# Extracted entries:
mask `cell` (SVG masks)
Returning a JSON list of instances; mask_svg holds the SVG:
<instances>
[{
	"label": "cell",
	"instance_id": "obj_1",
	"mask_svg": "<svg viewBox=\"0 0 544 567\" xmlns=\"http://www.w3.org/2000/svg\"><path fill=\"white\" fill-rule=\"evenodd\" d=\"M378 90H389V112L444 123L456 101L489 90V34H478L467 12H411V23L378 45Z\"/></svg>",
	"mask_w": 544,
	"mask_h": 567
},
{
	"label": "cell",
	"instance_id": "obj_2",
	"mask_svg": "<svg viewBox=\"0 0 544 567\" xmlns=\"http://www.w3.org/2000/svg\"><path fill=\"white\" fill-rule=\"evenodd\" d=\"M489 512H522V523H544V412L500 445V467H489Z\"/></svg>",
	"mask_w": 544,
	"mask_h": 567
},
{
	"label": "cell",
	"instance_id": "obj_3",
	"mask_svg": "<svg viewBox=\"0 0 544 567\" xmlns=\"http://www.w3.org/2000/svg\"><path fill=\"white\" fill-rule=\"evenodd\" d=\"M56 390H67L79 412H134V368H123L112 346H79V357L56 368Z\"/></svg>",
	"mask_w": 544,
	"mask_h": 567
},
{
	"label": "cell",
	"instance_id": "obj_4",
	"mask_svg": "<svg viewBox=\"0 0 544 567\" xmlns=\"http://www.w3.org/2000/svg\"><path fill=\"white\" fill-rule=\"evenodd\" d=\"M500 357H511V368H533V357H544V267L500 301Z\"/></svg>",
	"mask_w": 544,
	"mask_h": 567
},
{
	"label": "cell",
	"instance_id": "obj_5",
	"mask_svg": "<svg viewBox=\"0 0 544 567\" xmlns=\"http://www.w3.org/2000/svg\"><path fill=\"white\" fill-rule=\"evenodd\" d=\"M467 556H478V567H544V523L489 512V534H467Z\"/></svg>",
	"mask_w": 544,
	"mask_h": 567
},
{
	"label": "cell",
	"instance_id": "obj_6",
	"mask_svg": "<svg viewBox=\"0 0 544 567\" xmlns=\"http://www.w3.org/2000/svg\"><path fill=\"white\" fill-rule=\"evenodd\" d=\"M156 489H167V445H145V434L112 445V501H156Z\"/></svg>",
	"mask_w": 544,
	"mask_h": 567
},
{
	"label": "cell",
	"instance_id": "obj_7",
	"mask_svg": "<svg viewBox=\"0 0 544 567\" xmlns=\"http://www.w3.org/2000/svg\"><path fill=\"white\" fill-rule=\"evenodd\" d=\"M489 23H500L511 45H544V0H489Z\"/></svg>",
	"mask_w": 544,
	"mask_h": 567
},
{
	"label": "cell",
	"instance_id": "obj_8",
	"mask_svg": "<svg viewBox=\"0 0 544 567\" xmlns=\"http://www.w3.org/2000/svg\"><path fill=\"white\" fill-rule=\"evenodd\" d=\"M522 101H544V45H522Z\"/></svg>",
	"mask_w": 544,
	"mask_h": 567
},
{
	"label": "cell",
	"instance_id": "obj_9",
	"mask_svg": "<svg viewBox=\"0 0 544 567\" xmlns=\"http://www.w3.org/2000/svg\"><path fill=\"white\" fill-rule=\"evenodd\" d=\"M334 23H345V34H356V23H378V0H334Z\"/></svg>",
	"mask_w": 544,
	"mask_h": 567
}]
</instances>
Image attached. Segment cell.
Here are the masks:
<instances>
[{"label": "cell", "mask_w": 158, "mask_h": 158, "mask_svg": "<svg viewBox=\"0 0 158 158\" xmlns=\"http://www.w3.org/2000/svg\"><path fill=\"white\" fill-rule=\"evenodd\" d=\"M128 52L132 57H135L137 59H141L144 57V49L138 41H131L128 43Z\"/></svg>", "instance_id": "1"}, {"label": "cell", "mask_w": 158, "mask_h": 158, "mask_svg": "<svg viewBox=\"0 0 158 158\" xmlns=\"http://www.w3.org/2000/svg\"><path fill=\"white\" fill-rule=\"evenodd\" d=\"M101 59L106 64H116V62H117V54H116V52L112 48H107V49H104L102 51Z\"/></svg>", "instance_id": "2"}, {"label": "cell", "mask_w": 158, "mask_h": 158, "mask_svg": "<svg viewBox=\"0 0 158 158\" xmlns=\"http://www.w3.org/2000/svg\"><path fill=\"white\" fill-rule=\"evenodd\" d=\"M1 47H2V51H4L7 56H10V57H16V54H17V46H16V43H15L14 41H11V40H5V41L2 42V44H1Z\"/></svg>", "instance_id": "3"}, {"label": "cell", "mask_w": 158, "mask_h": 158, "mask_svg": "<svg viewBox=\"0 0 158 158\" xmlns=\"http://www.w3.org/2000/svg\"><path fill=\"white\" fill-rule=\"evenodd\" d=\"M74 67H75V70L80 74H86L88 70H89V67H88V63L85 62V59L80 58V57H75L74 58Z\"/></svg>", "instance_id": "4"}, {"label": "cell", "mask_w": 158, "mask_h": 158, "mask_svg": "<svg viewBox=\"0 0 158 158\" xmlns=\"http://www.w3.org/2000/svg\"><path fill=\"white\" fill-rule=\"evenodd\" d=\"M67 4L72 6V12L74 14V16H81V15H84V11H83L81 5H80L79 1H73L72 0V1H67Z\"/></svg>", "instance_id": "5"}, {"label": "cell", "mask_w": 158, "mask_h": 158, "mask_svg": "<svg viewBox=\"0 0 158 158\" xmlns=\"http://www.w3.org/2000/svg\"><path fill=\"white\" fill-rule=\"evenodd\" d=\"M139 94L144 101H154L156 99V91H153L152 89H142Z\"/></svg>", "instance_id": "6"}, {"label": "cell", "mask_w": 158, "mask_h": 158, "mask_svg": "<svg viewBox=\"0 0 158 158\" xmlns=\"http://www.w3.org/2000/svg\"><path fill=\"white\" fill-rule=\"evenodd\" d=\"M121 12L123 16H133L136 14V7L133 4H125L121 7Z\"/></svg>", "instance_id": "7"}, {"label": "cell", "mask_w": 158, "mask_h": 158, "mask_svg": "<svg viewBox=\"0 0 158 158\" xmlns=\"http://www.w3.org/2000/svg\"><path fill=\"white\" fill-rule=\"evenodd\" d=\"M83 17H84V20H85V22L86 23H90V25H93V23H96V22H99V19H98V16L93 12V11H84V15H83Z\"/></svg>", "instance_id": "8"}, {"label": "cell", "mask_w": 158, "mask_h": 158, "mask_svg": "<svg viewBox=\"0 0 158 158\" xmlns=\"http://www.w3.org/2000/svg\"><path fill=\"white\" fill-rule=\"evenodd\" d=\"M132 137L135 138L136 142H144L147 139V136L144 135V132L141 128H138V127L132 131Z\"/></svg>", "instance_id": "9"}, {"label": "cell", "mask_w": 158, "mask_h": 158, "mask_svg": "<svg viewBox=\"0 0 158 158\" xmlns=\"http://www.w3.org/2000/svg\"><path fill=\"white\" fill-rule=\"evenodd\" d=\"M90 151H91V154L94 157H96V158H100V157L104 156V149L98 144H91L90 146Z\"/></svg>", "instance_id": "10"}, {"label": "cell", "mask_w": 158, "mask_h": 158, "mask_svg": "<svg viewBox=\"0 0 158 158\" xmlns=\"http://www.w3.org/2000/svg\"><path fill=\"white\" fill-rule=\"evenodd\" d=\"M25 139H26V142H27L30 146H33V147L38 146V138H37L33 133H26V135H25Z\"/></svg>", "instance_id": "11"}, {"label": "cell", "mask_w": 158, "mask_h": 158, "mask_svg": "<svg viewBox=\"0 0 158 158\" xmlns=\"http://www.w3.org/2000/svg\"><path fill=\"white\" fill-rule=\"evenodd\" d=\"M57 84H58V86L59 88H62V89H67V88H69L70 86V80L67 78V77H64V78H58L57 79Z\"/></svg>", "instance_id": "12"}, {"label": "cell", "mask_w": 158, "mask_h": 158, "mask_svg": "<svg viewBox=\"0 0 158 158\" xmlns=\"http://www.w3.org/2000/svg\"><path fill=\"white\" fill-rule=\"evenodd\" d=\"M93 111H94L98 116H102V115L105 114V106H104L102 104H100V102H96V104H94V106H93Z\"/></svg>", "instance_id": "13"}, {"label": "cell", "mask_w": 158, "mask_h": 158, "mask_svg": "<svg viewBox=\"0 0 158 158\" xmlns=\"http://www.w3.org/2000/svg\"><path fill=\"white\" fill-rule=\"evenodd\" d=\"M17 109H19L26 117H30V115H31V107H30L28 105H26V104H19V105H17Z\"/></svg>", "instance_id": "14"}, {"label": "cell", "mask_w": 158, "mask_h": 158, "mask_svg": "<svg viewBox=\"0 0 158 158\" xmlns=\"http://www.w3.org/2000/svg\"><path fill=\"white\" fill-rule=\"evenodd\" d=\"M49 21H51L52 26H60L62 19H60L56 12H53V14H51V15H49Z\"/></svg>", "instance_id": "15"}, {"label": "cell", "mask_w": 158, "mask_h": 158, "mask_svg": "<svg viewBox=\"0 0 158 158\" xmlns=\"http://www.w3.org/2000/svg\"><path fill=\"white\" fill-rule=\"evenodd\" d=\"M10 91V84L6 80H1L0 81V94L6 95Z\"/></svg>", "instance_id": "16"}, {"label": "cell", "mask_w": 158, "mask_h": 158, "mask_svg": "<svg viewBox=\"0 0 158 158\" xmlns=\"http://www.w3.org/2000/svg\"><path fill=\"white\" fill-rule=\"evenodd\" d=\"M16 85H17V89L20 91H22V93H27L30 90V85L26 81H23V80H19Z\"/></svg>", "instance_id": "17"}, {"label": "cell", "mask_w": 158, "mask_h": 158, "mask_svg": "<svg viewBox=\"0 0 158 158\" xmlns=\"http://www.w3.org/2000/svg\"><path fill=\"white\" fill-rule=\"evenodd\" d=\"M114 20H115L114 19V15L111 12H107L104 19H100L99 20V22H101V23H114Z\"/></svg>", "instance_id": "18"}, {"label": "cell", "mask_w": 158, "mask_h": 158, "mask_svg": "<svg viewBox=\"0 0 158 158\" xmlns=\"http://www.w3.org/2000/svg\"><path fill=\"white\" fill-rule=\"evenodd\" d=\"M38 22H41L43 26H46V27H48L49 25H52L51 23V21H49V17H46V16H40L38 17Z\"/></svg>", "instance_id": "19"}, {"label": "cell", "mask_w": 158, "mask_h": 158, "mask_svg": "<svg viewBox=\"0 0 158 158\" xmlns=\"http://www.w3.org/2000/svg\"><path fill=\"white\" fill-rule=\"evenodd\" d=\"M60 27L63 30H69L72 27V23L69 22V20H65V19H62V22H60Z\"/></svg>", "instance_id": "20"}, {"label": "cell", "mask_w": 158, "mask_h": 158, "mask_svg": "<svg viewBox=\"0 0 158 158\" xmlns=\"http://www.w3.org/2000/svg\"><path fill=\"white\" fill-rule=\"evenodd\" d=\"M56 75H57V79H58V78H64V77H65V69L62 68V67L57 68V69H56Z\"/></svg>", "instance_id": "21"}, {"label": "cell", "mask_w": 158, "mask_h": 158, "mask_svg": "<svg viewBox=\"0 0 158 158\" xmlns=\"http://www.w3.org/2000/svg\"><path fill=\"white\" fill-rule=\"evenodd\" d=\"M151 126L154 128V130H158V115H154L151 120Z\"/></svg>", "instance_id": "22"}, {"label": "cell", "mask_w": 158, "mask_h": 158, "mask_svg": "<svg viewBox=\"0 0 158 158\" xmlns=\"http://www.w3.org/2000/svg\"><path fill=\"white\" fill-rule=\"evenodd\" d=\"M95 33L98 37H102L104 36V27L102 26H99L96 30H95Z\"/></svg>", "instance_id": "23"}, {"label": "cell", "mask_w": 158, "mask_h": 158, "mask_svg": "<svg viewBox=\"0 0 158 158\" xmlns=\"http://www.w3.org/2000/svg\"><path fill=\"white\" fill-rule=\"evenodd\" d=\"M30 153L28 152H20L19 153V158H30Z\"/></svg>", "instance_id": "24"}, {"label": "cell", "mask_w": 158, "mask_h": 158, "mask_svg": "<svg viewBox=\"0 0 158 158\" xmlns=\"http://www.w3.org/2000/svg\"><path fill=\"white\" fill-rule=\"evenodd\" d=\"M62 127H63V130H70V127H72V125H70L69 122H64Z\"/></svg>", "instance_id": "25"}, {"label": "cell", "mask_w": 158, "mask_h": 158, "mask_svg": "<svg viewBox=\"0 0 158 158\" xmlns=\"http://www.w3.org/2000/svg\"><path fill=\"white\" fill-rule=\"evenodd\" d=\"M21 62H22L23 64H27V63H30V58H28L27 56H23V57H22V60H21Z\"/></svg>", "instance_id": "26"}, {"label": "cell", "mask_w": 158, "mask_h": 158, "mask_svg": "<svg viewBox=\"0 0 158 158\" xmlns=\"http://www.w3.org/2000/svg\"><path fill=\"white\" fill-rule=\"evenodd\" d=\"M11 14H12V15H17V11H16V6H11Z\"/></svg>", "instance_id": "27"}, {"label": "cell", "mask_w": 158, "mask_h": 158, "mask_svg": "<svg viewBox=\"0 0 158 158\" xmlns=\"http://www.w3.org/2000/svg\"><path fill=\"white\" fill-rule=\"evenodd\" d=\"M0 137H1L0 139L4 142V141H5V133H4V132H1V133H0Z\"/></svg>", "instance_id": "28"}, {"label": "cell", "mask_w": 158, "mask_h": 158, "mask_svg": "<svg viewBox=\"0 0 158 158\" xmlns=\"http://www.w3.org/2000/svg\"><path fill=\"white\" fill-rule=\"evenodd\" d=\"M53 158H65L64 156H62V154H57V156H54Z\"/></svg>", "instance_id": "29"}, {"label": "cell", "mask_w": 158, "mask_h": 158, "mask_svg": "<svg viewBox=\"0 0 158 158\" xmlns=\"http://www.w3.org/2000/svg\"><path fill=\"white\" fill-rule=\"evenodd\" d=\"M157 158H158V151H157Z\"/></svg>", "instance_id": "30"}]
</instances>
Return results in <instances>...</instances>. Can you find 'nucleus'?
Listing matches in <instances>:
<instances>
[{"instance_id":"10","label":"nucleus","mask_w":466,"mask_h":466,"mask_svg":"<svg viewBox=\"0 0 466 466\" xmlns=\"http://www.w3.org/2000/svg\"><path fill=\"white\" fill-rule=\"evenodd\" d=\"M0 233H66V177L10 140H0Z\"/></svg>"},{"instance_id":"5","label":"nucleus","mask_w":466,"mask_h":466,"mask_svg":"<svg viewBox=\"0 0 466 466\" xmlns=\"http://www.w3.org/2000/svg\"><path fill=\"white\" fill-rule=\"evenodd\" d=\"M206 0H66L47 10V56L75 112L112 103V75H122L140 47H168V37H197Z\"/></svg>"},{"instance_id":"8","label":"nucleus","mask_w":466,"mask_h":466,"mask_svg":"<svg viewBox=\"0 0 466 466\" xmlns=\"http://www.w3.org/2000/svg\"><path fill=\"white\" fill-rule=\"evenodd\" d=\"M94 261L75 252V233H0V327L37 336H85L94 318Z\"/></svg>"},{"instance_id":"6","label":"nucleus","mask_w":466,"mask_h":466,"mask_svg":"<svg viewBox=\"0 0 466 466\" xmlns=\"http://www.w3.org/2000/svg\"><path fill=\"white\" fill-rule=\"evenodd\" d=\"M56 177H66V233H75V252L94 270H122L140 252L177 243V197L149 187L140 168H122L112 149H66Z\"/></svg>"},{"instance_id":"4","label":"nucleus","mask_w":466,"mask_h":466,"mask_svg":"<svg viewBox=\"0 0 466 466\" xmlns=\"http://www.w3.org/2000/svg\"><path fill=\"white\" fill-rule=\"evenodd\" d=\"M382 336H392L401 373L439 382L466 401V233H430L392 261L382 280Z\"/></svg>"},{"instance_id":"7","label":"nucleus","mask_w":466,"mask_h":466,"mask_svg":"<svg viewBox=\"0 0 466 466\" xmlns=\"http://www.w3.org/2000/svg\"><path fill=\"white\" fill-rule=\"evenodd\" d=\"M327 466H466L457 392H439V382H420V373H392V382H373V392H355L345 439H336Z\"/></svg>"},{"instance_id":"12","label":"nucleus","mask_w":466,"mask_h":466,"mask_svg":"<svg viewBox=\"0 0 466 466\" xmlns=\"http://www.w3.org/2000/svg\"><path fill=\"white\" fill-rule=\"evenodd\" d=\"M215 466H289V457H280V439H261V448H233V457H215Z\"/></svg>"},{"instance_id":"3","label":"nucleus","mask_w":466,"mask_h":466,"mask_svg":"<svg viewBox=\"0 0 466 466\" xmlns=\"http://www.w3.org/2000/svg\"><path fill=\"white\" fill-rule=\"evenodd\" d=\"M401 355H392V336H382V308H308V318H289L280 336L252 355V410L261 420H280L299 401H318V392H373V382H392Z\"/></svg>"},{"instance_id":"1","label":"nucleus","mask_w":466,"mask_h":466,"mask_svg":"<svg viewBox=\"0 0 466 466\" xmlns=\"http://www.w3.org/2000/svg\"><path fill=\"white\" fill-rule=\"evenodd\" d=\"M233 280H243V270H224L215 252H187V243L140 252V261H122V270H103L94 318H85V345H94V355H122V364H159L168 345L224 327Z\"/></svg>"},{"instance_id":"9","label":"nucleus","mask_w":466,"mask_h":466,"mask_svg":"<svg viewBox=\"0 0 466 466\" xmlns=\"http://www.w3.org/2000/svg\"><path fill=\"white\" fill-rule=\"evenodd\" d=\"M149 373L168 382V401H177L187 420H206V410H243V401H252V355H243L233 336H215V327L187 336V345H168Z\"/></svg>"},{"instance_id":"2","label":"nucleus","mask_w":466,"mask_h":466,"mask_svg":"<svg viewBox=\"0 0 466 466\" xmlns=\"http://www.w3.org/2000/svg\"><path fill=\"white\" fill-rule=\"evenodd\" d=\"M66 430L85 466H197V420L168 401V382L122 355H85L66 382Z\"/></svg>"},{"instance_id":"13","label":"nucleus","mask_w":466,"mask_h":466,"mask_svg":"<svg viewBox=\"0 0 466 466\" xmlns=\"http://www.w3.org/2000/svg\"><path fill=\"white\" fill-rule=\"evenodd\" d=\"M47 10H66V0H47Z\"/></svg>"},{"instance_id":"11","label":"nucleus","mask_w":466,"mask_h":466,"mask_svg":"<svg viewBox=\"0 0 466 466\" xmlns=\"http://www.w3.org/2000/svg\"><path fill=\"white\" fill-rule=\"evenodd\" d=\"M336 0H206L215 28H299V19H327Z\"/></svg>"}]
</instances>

# What to work on:
Starting at the first line of the records and ending with the line that contains "390H67L79 412H134V368H123L112 346H79V357L56", replace "label" with "category" and give those lines again with everything else unchanged.

# Finished exercise:
mask `cell` (SVG masks)
Returning a JSON list of instances; mask_svg holds the SVG:
<instances>
[{
	"category": "cell",
	"instance_id": "obj_1",
	"mask_svg": "<svg viewBox=\"0 0 544 567\" xmlns=\"http://www.w3.org/2000/svg\"><path fill=\"white\" fill-rule=\"evenodd\" d=\"M378 90H389V112L444 123L456 101L489 90V34H478L467 12H411V23L378 45Z\"/></svg>",
	"mask_w": 544,
	"mask_h": 567
},
{
	"category": "cell",
	"instance_id": "obj_2",
	"mask_svg": "<svg viewBox=\"0 0 544 567\" xmlns=\"http://www.w3.org/2000/svg\"><path fill=\"white\" fill-rule=\"evenodd\" d=\"M489 512H522V523H544V412L500 445V467H489Z\"/></svg>",
	"mask_w": 544,
	"mask_h": 567
},
{
	"category": "cell",
	"instance_id": "obj_3",
	"mask_svg": "<svg viewBox=\"0 0 544 567\" xmlns=\"http://www.w3.org/2000/svg\"><path fill=\"white\" fill-rule=\"evenodd\" d=\"M56 390H67L79 412H134V368H123L112 346H79V357L56 368Z\"/></svg>",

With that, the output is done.